Le problème fondamental des dispositifs multinationaux temporaires, même reconduits tous les six mois pendant vingt-cinq ans c'est-à-dire une génération ou une carrière militaire, c'est justement qu'étant temporaires ils n'engagent par les uns et ne rassurent pas les autres. La seule langue d'ailleurs exigée pour ces déploiements tournants de six mois est celle nécessaire à la coordination du dispositif multinational (anglais ou swahili par exemple) et il n'est même pas tenté de communiquer avec le gouvernement hôte dans sa langue (français à Bamako), pour ne pas parler des dialectes locaux de la population. La French touch, en anglais dans le texte désormais, n'est plus que le vague souvenir d'un "esprit" auquel les bureaux (en conteneur climatisé) d'action civilo-militaire à l'étatsunienne n'associent plus aucune action ou compétence spécifique. Aucun multinational anglophone n'est venu demander pourquoi l'allemand était très porteur dans l'armée française avant qu'on sache que le 2° Corps d'Armée resterait si longtemps, pourquoi les seuls professeurs d'amharique au monde se trouvent à l'INALCO, pourquoi l'arabe a pendant si longtemps eu le même coefficient aux concours militaires français que le russe, ou pourquoi l'EIREL a constitué sa cellule de serbo-croate et initié tous les contingents en partance avant même qu'on sache que la FORPRONU en Croatie durerait plus d'un an, et qu'une guerre de plusieurs années démarrerait bientôt en Bosnie et Herzégovine.

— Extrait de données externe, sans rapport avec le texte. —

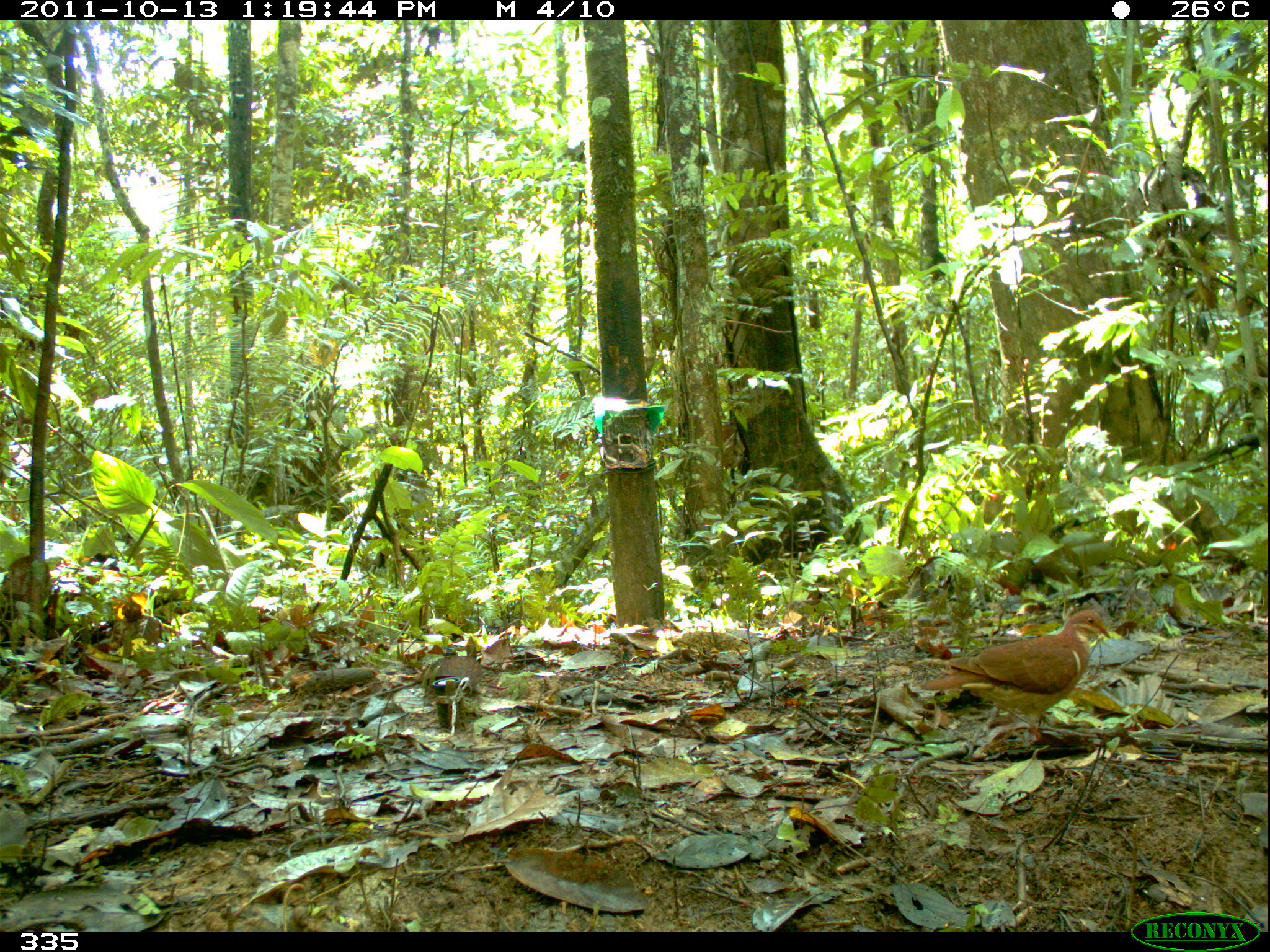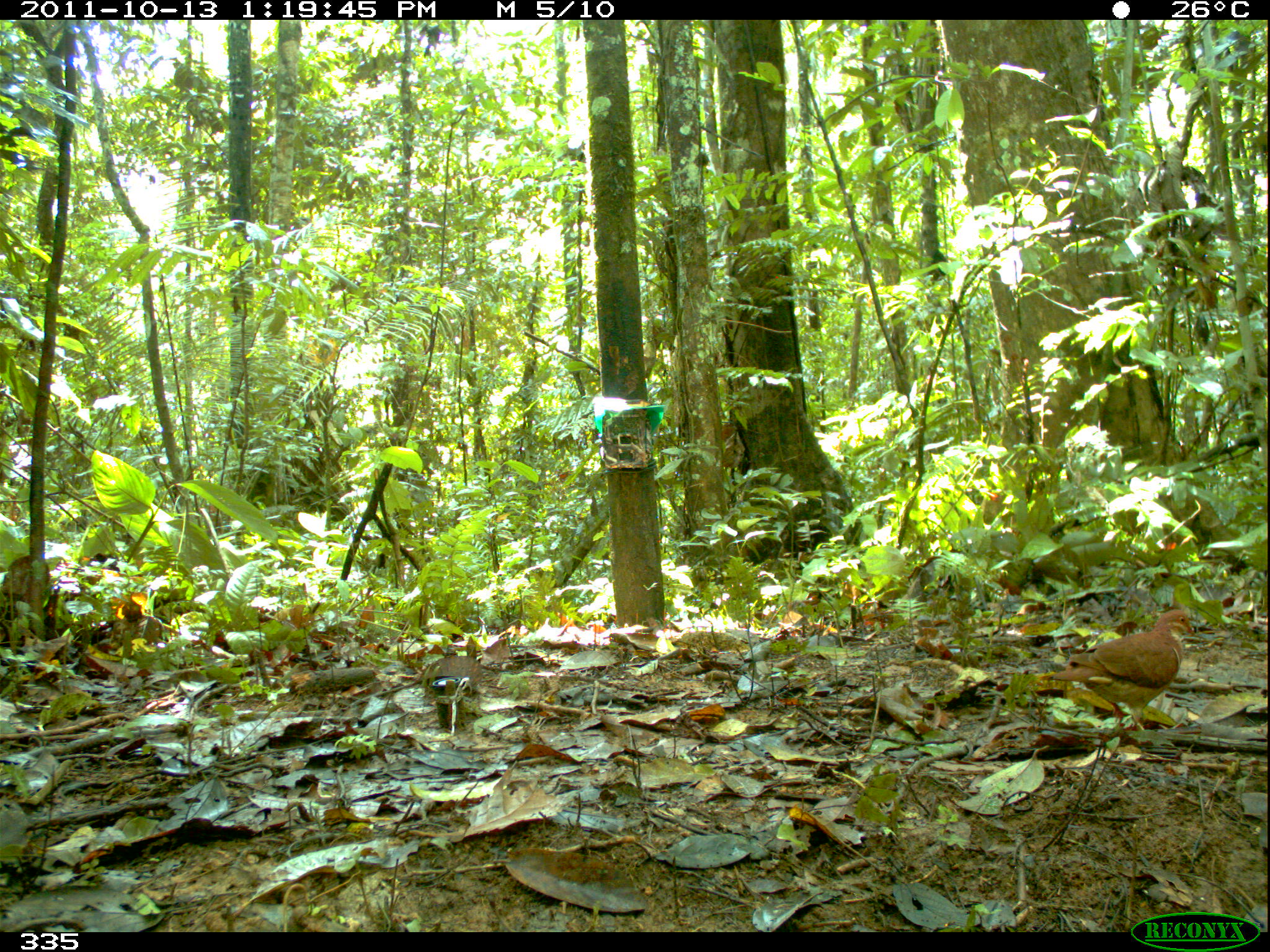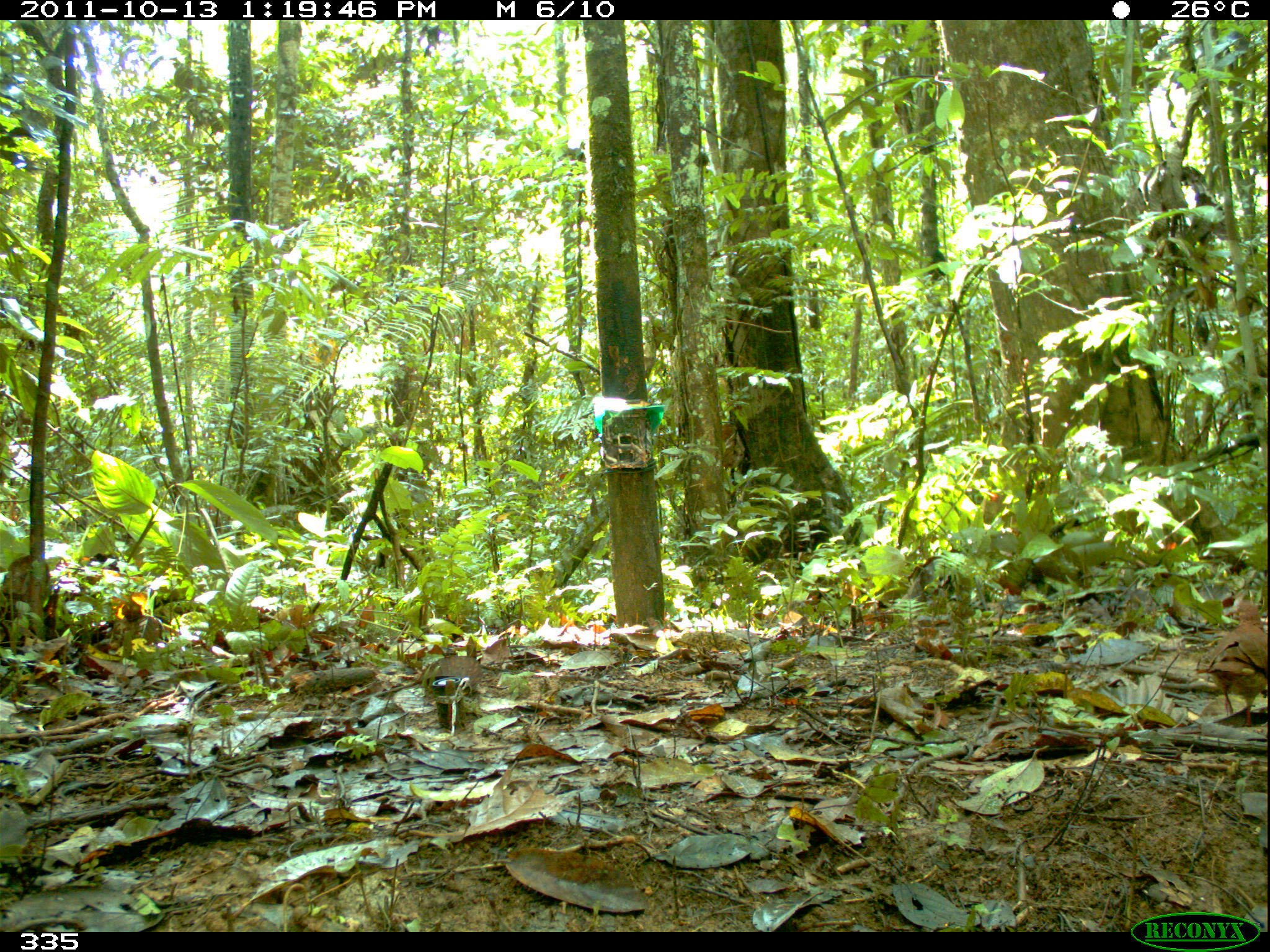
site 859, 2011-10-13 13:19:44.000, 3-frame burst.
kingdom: Animalia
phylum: Chordata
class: Aves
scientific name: Aves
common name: bird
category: unknown bird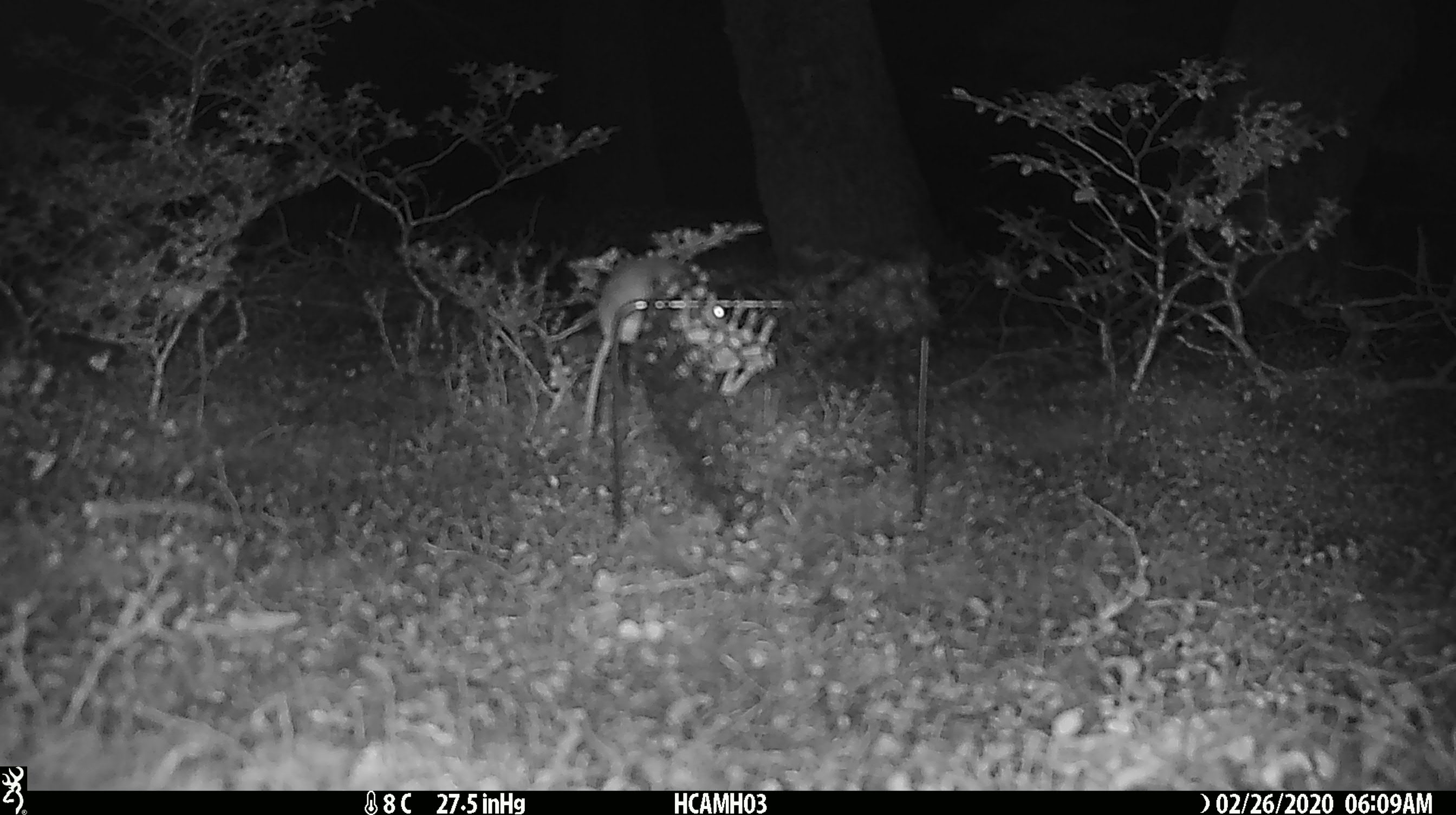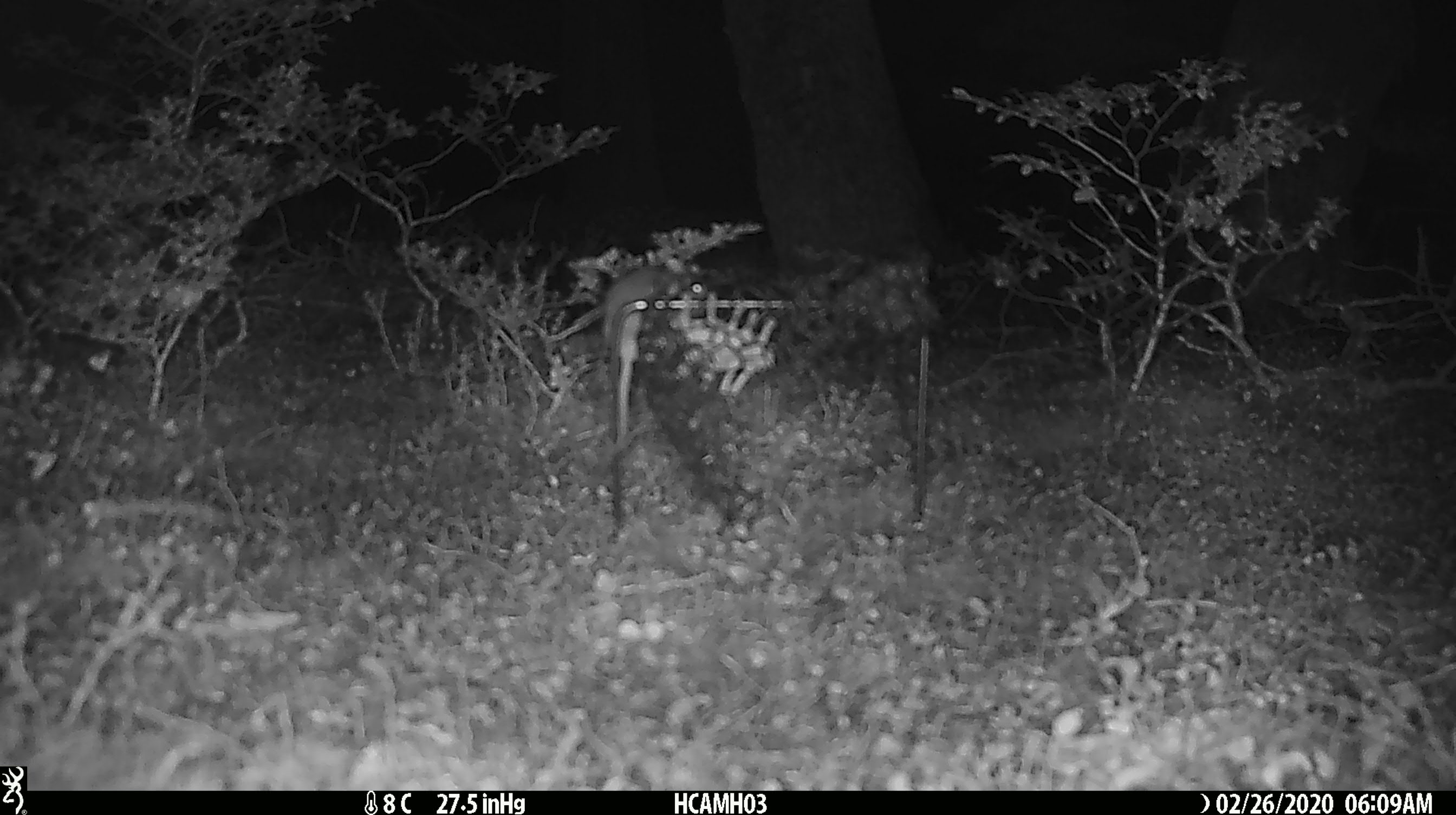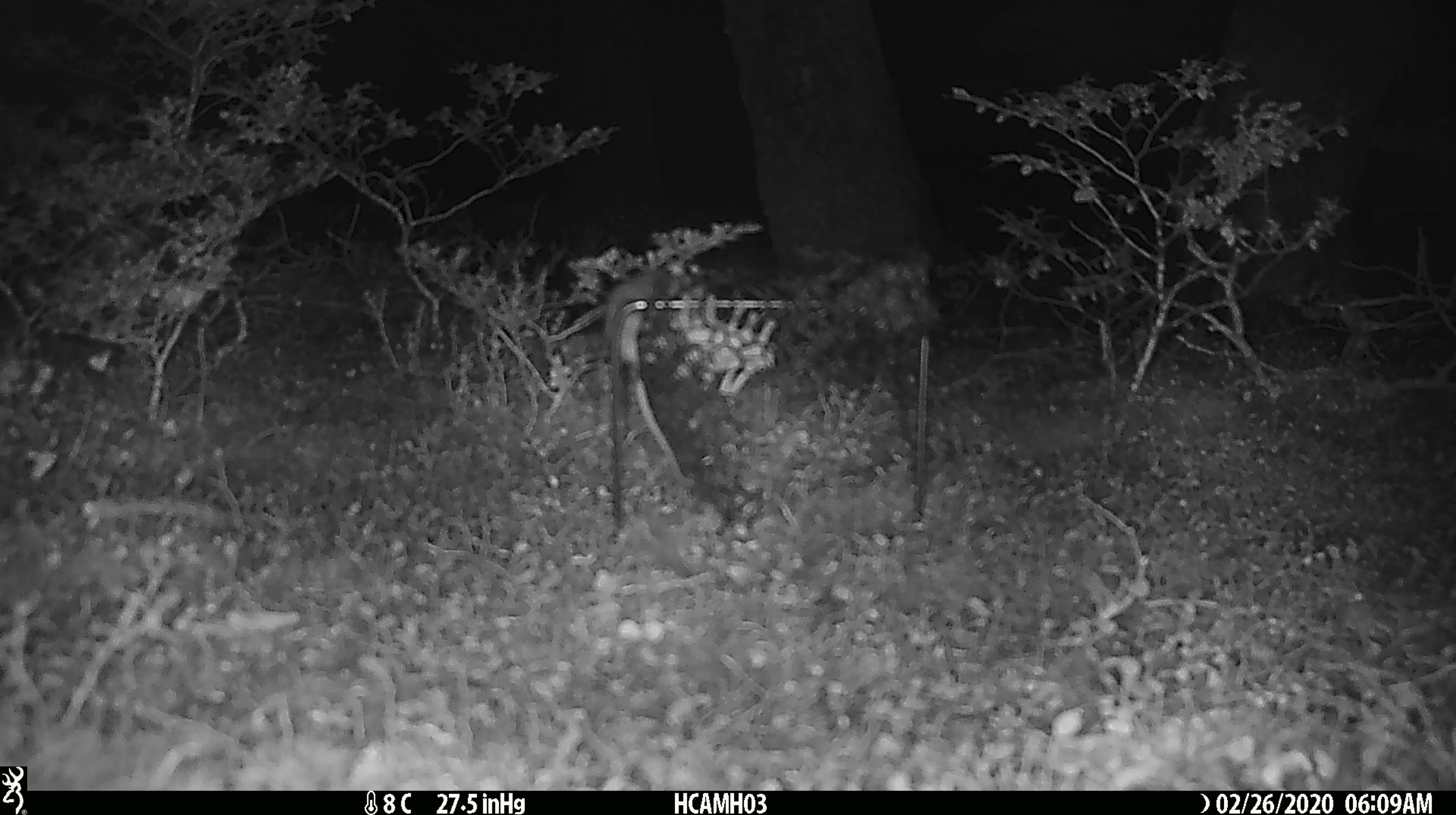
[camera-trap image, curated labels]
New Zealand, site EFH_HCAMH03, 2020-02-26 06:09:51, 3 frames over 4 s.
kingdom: Animalia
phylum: Chordata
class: Mammalia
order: Rodentia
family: Muridae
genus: Mus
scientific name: Mus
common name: mouse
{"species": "mouse (Mus)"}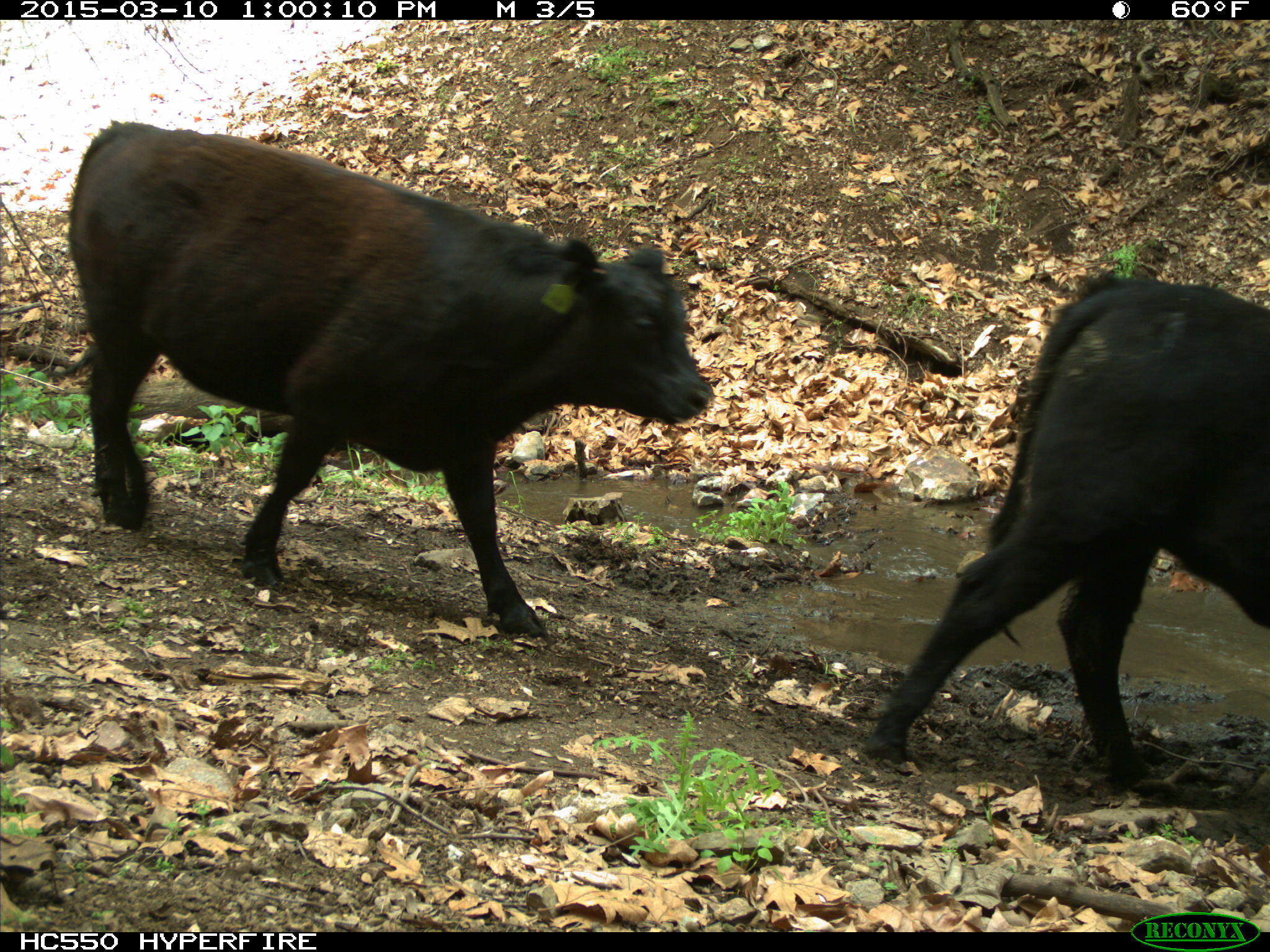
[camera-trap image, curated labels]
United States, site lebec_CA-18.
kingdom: Animalia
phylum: Chordata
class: Mammalia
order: Artiodactyla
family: Bovidae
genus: Bos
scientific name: Bos taurus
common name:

Et personne ne s'est demandé pourquoi l'armée française, qui a finalement passé une décennie en Afghanistan pour une instable coalition sans drapeau ni responsabilité politique, n'a pas appris le pachtoune.

 

Au Mali comme ailleurs, la seule méthode de pacification possible en profondeur est celle qui a disparu avec la Société des Nations, le mandat de protection donné à un pays unique et clairement identifié, pour une durée qui permette l'engagement des personnels intéressés (militaires, administrateurs, enseignants…) et qui rassure les populations d'accueil. C'est aussi le meilleur cadre pour la coopération continue et donc le développement durable. C'est d'ailleurs encore possible, par le biais d'un partenariat bilatéral sans honte et affranchi des tutelles idéologiques supranationales.

 

Les frères d'armes africains des troupes de marine françaises le disent volontiers, comme le savent d'ailleurs aussi les coopérants humanitaires, dits non gouvernementaux, algériens en Afrique subsaharienne. Mais cela nécessite une volonté politique indépendante, prospective et décomplexée. Parfois c'est à Paris qu'il faut chercher la clef des problèmes africains.